The Weekly MUBI Digest | 4th August 2018
James R | On 04, Aug 2018
MUBI begins a new season dedicated to Chinese director Lou Ye this week. In a country which regularly censors its most defiant artists, he is one of the foremost cinematic iconoclasts, resisting the nation’s moral and political criteria in the name of giving voice to the oppressed, and those who choose to boldly defy the state.
His work joins a celebration of composer Ryuichi Sakamoto, handpicked highlights from last year’s Locarno Festival, a spotlight on new Canadian filmmakers, curated favourites from Paul Schrader (to mark the release of First Reformed), Cronenberg flashbacks and a recent triple-bill of Ang Lee classics.
What’s new, coming soon and leaving soon on the subscription service? This is your weekly MUBI Digest:
This week on MUBI
Lou Ye: Purple Butterfly – 4th August
Ding Hui (Zhang Ziyi) is a member of Purple Butterfly, a powerful resistance group in Japanese occupied Shanghai. An unexpected encounter reunites her with Itami, an ex-lover and officer with a secret police unit tasked with dismantling Purple Butterfly. MUBI begins its retrospective of the great, subversive Chinese director Lou Ye.

### [Excerpted records]

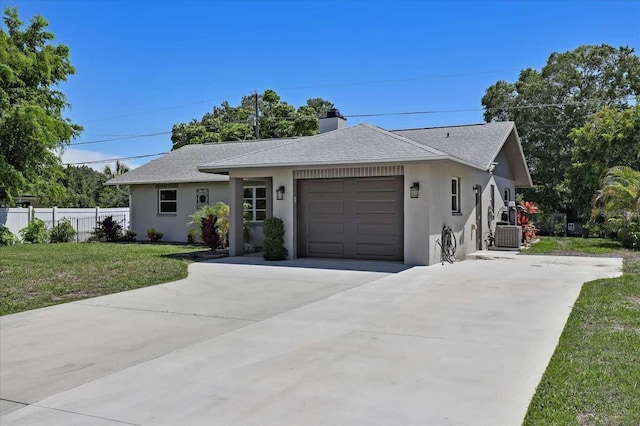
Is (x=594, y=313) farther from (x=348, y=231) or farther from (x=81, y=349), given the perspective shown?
(x=348, y=231)

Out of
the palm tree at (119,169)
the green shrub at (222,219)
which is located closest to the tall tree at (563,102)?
the green shrub at (222,219)

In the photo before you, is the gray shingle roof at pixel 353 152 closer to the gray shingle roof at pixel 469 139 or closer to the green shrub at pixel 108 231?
the gray shingle roof at pixel 469 139

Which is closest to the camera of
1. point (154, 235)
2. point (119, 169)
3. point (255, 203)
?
point (255, 203)

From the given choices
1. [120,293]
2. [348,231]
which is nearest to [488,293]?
[348,231]

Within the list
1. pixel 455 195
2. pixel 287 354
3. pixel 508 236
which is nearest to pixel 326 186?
pixel 455 195

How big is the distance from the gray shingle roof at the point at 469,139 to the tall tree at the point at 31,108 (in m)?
13.8

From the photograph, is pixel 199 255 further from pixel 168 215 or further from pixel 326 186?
pixel 168 215

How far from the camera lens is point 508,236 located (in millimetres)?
16922

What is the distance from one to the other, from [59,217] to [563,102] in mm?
28182

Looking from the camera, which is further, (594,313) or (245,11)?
(245,11)

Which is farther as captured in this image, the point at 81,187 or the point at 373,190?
the point at 81,187

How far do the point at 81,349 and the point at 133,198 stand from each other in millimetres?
16983

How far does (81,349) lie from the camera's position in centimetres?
553

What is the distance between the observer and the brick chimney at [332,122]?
691 inches
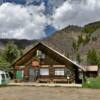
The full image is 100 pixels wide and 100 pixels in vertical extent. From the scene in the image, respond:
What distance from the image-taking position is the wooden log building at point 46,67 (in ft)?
209

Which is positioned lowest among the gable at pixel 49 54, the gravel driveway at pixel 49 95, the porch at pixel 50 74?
the gravel driveway at pixel 49 95

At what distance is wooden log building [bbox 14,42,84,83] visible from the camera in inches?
2510

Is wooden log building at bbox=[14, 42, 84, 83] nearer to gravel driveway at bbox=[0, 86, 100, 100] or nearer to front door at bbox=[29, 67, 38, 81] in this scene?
front door at bbox=[29, 67, 38, 81]

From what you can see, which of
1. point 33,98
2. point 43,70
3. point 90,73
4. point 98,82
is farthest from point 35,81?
point 33,98

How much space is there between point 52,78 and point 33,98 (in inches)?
1214

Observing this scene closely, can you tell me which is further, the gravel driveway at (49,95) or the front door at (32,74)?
the front door at (32,74)

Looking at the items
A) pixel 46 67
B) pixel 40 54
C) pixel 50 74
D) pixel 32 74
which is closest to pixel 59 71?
pixel 50 74

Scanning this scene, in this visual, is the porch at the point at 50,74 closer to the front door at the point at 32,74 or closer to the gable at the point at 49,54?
the front door at the point at 32,74

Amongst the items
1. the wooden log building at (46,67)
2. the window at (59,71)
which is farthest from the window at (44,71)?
the window at (59,71)

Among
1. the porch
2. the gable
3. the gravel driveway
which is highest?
the gable

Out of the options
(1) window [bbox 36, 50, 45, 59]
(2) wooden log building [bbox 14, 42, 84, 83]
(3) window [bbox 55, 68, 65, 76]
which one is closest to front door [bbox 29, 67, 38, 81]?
(2) wooden log building [bbox 14, 42, 84, 83]

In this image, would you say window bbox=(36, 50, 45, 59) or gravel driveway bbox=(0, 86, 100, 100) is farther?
window bbox=(36, 50, 45, 59)

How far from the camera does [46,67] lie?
215 ft

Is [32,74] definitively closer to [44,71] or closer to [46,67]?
[44,71]
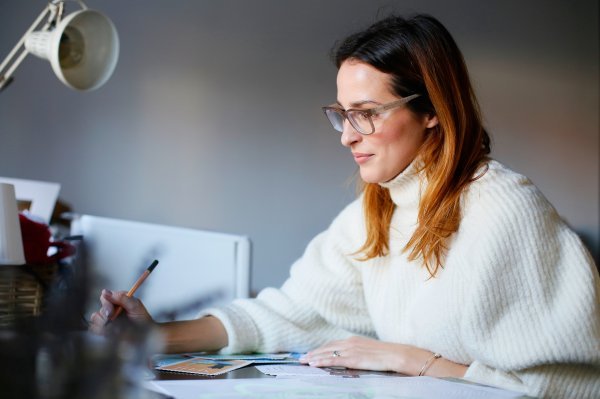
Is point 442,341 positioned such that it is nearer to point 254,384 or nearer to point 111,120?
point 254,384

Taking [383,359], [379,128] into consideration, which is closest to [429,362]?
[383,359]

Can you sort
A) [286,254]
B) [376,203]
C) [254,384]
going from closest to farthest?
1. [254,384]
2. [376,203]
3. [286,254]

### [What is asked]
Print the stretch of the MUBI digest from "His work joins" through "director Lou Ye.", keeping every word unchanged. The data placed here was taken from a separate source.

### [Written response]
His work joins a celebration of composer Ryuichi Sakamoto, handpicked highlights from last year’s Locarno Festival, a spotlight on new Canadian filmmakers, curated favourites from Paul Schrader (to mark the release of First Reformed), Cronenberg flashbacks and a recent triple-bill of Ang Lee classics.
What’s new, coming soon and leaving soon on the subscription service? This is your weekly MUBI Digest:
This week on MUBI
Lou Ye: Purple Butterfly – 4th August
Ding Hui (Zhang Ziyi) is a member of Purple Butterfly, a powerful resistance group in Japanese occupied Shanghai. An unexpected encounter reunites her with Itami, an ex-lover and officer with a secret police unit tasked with dismantling Purple Butterfly. MUBI begins its retrospective of the great, subversive Chinese director Lou Ye.